Un migrant vénézuélien bénéficiaire est devenu employé d'ADRA
Carlos est un véritable homme de la renaissance. Dans son pays d'origine, le Venezuela, Carlos a étudié et obtenu un diplôme universitaire en communication, a travaillé comme tailleur, a fait du bénévolat en tant qu'interprète en langue des signes et a fait partie d'un groupe de danse culturelle.
Carlos a mené une vie active aux côtés de ses parents et de ses frères et sœurs. Son père possédait une petite verrerie au Venezuela qui avait subvenu aux besoins de sa famille pendant de nombreuses années. l'aggravation de la crise au Venezuela et la dévaluation de sa monnaie, L'usine ne suffit plus.
Les trois frères et sœurs de Carlos, ainsi que sa mère, ont dû chercher du travail. La famille a rassemblé ses revenus pour essayer de survivre, mais survivre est quelque chose de difficile à faire de nos jours.
Carlos décrit les choix qui s'offrent à eux au Venezuela :
1. Rester au Venezuela et mourir de faim
2. Rester au Venezuela et courir le risque de tomber un jour malade dans un endroit où les soins de santé adéquats n'existent plus.
3. Rester au Venezuela et courir le risque d'être tué un jour dans la rue à cause de la montée de l'insécurité.
Cette situation désastreuse a conduit Carlos à prendre une décision difficile. En novembre 2017, il a décidé de se rendre au Brésil voisin et de tenter sa chance. Après une longue préparation et beaucoup de travail, Carlos a finalement pu se rendre au Brésil en août 2018 en bus.
Au cours du premier mois passé dans le nouveau pays, Carlos s'est retrouvé à la rue, sans grand espoir d'amélioration de sa situation. Cependant, sa chance a tourné un jour lorsqu'il a rencontré un couple vénézuélien qui connaissait l'existence d'ADRA. Le couple a pris Carlos par la main et l'a amené au bureau d'ADRA où le chef de projet de l'Office of Foreign Disaster Assistance (OFDA) a financé l'intervention et a pu trouver à Carlos une place dans l'un des abris de Boa Vista, un abri que le gouvernement brésilien a ouvert en réponse à la crise migratoire.
A cette époque, Carlos avait trouvé un emploi dans la confection d'uniformes militaires, mais le salaire ne lui permettait pas de vivre. Après sa rencontre avec le personnel d'ADRA et l'obtention d'une place dans l'un des centres d'hébergement, il a décidé de quitter son emploi et de travailler bénévolement pour ADRA.
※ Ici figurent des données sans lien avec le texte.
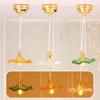 1:12 Dollhouse Led Lamp Ceiling Lamp Chandelier Mode Doll Miniature Furniture Lighting Decor Toy Micro Scene Construction Props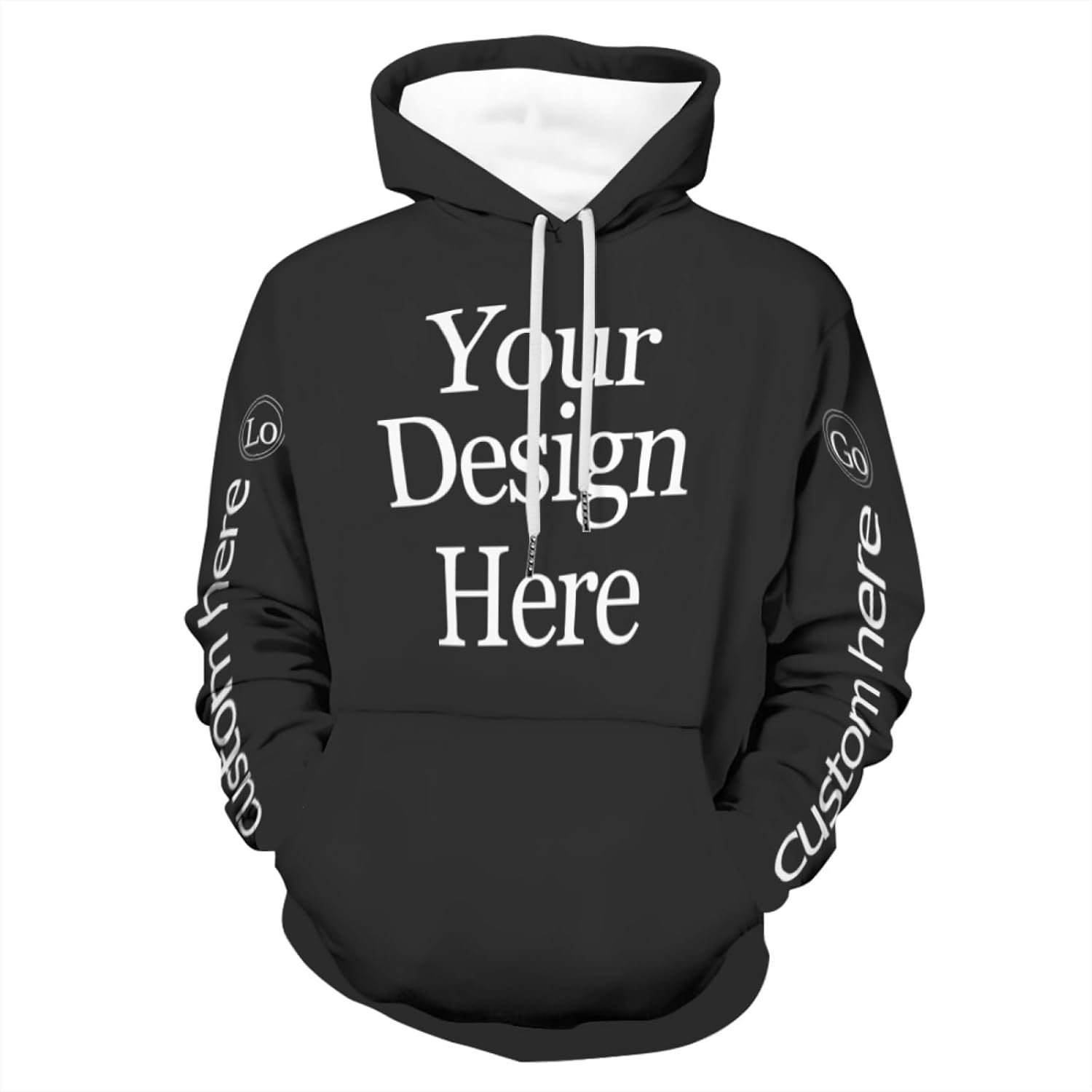 Custom Unisex Hoodies Personalized Men Women Adult Pullover Sweatshirts with Pocket Design Your Own Text Photo Logo Winter - Image 8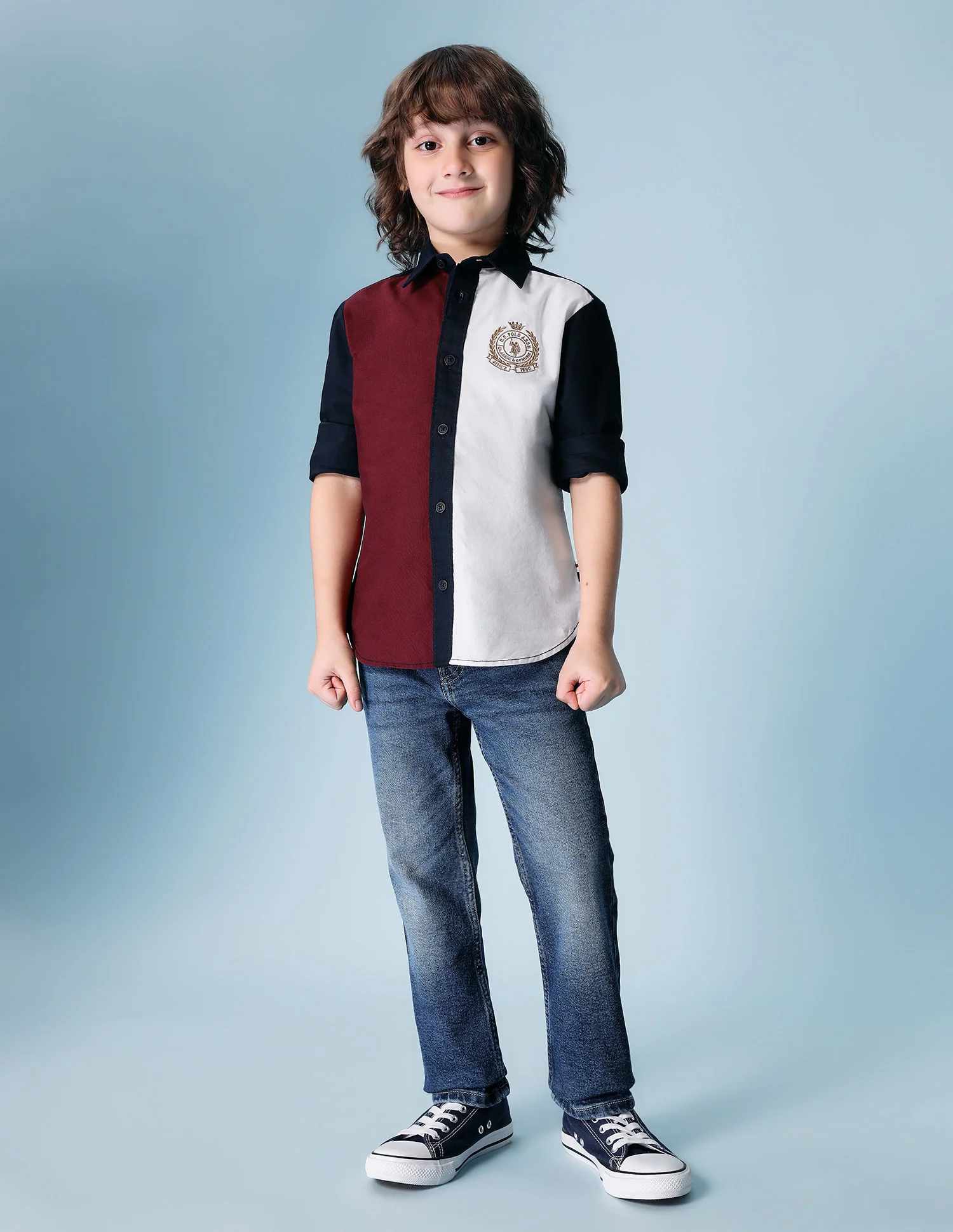 Boys Colorblocked Pure Cotton Shirt - Image 3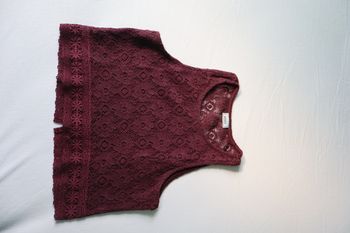 Top bordeau / violet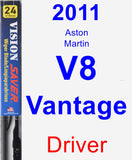 Driver Wiper Blade for 2011 Aston Martin V8 Vantage - Vision Saver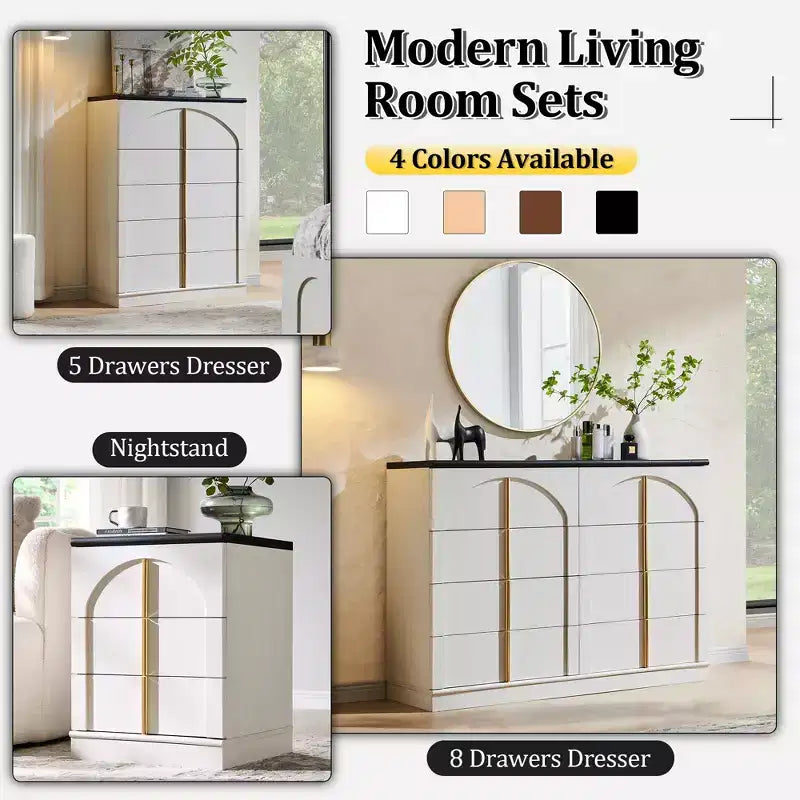 Coiffeuse moderne en bois sur pied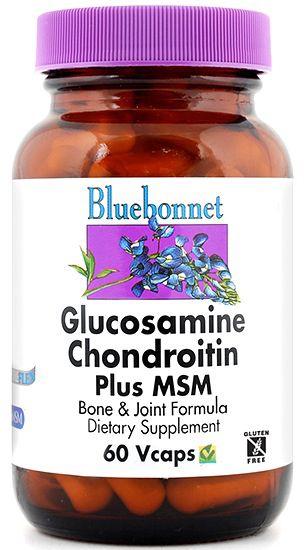 Bluebonnet Glucosamina Condroitina MSM 60 cápsulas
Carlos a déclaré : “Je travaillais beaucoup pour si peu. J'ai donc décidé que je préférais travailler dur pour rien afin d'avoir la possibilité d'aider les autres et de me sentir plus épanoui.” Il a travaillé sans relâche chaque jour pour aider à assembler et à distribuer des kits d'hygiène, des kits domestiques et des kits de cuisine à ses frères et sœurs vénézuéliens. Par chance, Carlos s'est également qualifié pour être bénéficiaire.
Maintenant qu'ADRA entame un nouveau projet financé par le gouvernement américain avec le bureau de Food for Peace (FFP), il a été engagé par ADRA en tant qu'agent de terrain. Non seulement Carlos travaillera pour ADRA, mais il servira aussi sa propre communauté.ty. Il a également indiqué qu'il utiliserait ses compétences en langue des signes pour aider ADRA à atteindre les groupes vulnérables qui peuvent être facilement négligés.
Carlos déclare que sa rencontre avec ADRA a changé sa vie de la meilleure et de la plus inimaginable des façons. Il est à jamais reconnaissant de cette nouvelle chance de faire plus que survivre - il est reconnaissant d'avoir une nouvelle chance de vivre.